(Source records)
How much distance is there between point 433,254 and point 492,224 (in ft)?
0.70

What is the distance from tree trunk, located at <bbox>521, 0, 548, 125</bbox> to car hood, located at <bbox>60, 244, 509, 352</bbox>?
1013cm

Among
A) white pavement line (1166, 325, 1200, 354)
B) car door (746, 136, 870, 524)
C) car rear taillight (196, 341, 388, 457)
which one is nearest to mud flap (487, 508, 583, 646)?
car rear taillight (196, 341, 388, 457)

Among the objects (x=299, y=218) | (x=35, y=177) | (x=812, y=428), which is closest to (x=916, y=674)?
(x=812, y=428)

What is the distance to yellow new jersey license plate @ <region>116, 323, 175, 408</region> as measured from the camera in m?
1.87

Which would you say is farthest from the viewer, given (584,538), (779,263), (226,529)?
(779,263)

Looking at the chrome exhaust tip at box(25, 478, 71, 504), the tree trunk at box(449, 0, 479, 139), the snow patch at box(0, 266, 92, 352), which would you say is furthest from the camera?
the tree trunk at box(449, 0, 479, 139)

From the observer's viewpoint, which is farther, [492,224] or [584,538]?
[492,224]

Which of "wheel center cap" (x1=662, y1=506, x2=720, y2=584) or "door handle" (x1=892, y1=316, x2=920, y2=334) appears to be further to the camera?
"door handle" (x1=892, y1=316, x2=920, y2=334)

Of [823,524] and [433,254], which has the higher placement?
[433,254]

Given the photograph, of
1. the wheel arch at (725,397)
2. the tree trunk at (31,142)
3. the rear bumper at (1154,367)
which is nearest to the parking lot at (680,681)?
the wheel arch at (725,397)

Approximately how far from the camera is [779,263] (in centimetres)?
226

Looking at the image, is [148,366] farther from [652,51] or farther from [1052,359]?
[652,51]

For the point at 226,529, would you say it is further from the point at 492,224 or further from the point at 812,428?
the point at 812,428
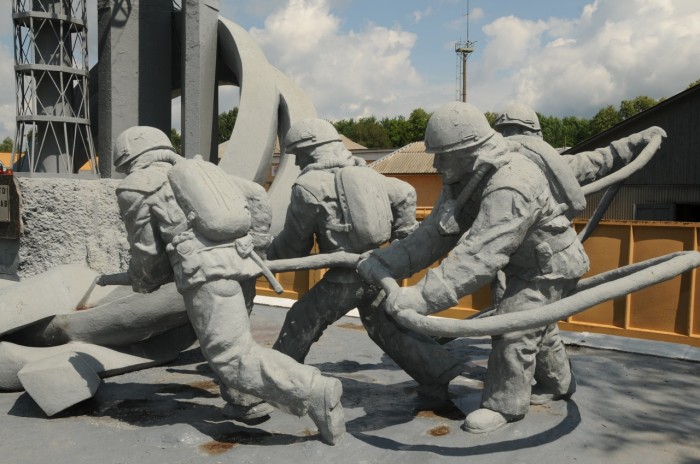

▶ SHORT PROBLEM:
Format everything in the source records above, from the line containing "From the observer's" down to the end of the records, as a Markdown table with columns Row and Line, one line per row and blank lines omitted. Leave the pictures out of your answer.

▶ ANSWER FOR THE TASK:
| Row | Line |
|---|---|
| 1 | From the observer's viewpoint, which is farther, [492,224] or [584,538]? |
| 2 | [492,224] |
| 3 | Which of "wheel center cap" (x1=662, y1=506, x2=720, y2=584) or "door handle" (x1=892, y1=316, x2=920, y2=334) appears to be further to the camera? |
| 4 | "door handle" (x1=892, y1=316, x2=920, y2=334) |
| 5 | Of [823,524] and [433,254], which has the higher placement? |
| 6 | [433,254] |
| 7 | Given the photograph, of |
| 8 | 1. the wheel arch at (725,397) |
| 9 | 2. the tree trunk at (31,142) |
| 10 | 3. the rear bumper at (1154,367) |
| 11 | which is nearest to the parking lot at (680,681)? |
| 12 | the wheel arch at (725,397) |
| 13 | Approximately how far from the camera is [779,263] (in centimetres)? |
| 14 | 226 |
| 15 | Looking at the image, is [148,366] farther from [652,51] or farther from [1052,359]? |
| 16 | [652,51] |
| 17 | For the point at 226,529, would you say it is further from the point at 492,224 or further from the point at 812,428? |
| 18 | the point at 812,428 |